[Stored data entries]

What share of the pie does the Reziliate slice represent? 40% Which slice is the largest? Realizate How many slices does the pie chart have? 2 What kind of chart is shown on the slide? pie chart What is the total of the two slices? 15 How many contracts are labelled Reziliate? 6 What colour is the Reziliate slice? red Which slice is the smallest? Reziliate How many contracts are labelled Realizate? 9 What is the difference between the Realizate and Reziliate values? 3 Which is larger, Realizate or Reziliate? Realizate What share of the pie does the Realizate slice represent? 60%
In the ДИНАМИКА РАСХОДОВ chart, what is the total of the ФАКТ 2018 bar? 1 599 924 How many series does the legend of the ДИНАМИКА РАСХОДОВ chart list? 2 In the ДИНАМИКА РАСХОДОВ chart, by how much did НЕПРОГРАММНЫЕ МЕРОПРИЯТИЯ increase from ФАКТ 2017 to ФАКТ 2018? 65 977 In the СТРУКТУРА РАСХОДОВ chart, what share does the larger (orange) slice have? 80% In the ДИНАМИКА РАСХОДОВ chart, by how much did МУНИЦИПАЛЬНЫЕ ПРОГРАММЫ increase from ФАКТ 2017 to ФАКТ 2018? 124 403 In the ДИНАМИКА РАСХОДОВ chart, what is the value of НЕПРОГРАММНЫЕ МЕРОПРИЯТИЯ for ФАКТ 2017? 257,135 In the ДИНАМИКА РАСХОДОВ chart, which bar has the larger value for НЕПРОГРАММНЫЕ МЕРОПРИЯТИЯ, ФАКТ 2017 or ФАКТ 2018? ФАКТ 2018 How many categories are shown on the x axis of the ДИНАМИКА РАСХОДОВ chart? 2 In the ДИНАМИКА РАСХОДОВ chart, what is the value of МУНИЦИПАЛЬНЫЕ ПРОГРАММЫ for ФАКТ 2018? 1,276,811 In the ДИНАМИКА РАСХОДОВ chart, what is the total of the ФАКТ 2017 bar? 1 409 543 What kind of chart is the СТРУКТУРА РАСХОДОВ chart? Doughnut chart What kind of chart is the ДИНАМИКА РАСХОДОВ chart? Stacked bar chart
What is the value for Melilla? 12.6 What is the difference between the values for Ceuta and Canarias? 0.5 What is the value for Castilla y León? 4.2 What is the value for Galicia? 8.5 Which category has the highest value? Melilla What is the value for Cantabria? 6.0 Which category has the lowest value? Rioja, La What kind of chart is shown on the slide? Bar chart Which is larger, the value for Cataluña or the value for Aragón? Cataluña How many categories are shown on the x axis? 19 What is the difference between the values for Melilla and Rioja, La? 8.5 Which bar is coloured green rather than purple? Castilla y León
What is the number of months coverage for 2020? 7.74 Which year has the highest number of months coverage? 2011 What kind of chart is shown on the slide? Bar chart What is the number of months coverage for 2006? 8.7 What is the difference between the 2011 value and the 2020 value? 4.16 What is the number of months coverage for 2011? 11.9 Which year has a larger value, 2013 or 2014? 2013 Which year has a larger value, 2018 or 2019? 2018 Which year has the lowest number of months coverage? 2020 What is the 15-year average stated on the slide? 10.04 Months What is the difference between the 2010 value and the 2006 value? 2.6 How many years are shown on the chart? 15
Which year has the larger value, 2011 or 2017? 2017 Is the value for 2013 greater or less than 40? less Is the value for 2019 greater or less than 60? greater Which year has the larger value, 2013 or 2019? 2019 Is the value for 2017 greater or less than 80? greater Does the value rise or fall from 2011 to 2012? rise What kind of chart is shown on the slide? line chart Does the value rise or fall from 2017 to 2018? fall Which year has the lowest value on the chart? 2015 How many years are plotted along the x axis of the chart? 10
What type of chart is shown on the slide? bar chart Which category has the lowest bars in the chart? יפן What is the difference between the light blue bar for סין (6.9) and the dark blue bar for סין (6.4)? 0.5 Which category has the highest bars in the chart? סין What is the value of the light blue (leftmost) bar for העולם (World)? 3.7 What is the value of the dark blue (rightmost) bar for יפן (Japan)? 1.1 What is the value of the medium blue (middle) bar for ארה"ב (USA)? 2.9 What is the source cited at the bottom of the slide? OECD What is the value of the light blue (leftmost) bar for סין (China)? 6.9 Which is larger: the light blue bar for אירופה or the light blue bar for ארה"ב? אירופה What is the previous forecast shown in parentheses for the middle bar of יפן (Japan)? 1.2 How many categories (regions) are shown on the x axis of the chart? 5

> EXERCISE DETAILS: Put all of the data above into a numbered list, leaving out any blank lines.

> REPLY TO THE EXERCISE:
1. What share of the pie does the Reziliate slice represent? 40% Which slice is the largest? Realizate How many slices does the pie chart have? 2 What kind of chart is shown on the slide? pie chart What is the total of the two slices? 15 How many contracts are labelled Reziliate? 6 What colour is the Reziliate slice? red Which slice is the smallest? Reziliate How many contracts are labelled Realizate? 9 What is the difference between the Realizate and Reziliate values? 3 Which is larger, Realizate or Reziliate? Realizate What share of the pie does the Realizate slice represent? 60%
2. In the ДИНАМИКА РАСХОДОВ chart, what is the total of the ФАКТ 2018 bar? 1 599 924 How many series does the legend of the ДИНАМИКА РАСХОДОВ chart list? 2 In the ДИНАМИКА РАСХОДОВ chart, by how much did НЕПРОГРАММНЫЕ МЕРОПРИЯТИЯ increase from ФАКТ 2017 to ФАКТ 2018? 65 977 In the СТРУКТУРА РАСХОДОВ chart, what share does the larger (orange) slice have? 80% In the ДИНАМИКА РАСХОДОВ chart, by how much did МУНИЦИПАЛЬНЫЕ ПРОГРАММЫ increase from ФАКТ 2017 to ФАКТ 2018? 124 403 In the ДИНАМИКА РАСХОДОВ chart, what is the value of НЕПРОГРАММНЫЕ МЕРОПРИЯТИЯ for ФАКТ 2017? 257,135 In the ДИНАМИКА РАСХОДОВ chart, which bar has the larger value for НЕПРОГРАММНЫЕ МЕРОПРИЯТИЯ, ФАКТ 2017 or ФАКТ 2018? ФАКТ 2018 How many categories are shown on the x axis of the ДИНАМИКА РАСХОДОВ chart? 2 In the ДИНАМИКА РАСХОДОВ chart, what is the value of МУНИЦИПАЛЬНЫЕ ПРОГРАММЫ for ФАКТ 2018? 1,276,811 In the ДИНАМИКА РАСХОДОВ chart, what is the total of the ФАКТ 2017 bar? 1 409 543 What kind of chart is the СТРУКТУРА РАСХОДОВ chart? Doughnut chart What kind of chart is the ДИНАМИКА РАСХОДОВ chart? Stacked bar chart
3. What is the value for Melilla? 12.6 What is the difference between the values for Ceuta and Canarias? 0.5 What is the value for Castilla y León? 4.2 What is the value for Galicia? 8.5 Which category has the highest value? Melilla What is the value for Cantabria? 6.0 Which category has the lowest value? Rioja, La What kind of chart is shown on the slide? Bar chart Which is larger, the value for Cataluña or the value for Aragón? Cataluña How many categories are shown on the x axis? 19 What is the difference between the values for Melilla and Rioja, La? 8.5 Which bar is coloured green rather than purple? Castilla y León
4. What is the number of months coverage for 2020? 7.74 Which year has the highest number of months coverage? 2011 What kind of chart is shown on the slide? Bar chart What is the number of months coverage for 2006? 8.7 What is the difference between the 2011 value and the 2020 value? 4.16 What is the number of months coverage for 2011? 11.9 Which year has a larger value, 2013 or 2014? 2013 Which year has a larger value, 2018 or 2019? 2018 Which year has the lowest number of months coverage? 2020 What is the 15-year average stated on the slide? 10.04 Months What is the difference between the 2010 value and the 2006 value? 2.6 How many years are shown on the chart? 15
5. Which year has the larger value, 2011 or 2017? 2017 Is the value for 2013 greater or less than 40? less Is the value for 2019 greater or less than 60? greater Which year has the larger value, 2013 or 2019? 2019 Is the value for 2017 greater or less than 80? greater Does the value rise or fall from 2011 to 2012? rise What kind of chart is shown on the slide? line chart Does the value rise or fall from 2017 to 2018? fall Which year has the lowest value on the chart? 2015 How many years are plotted along the x axis of the chart? 10
6. What type of chart is shown on the slide? bar chart Which category has the lowest bars in the chart? יפן What is the difference between the light blue bar for סין (6.9) and the dark blue bar for סין (6.4)? 0.5 Which category has the highest bars in the chart? סין What is the value of the light blue (leftmost) bar for העולם (World)? 3.7 What is the value of the dark blue (rightmost) bar for יפן (Japan)? 1.1 What is the value of the medium blue (middle) bar for ארה"ב (USA)? 2.9 What is the source cited at the bottom of the slide? OECD What is the value of the light blue (leftmost) bar for סין (China)? 6.9 Which is larger: the light blue bar for אירופה or the light blue bar for ארה"ב? אירופה What is the previous forecast shown in parentheses for the middle bar of יפן (Japan)? 1.2 How many categories (regions) are shown on the x axis of the chart? 5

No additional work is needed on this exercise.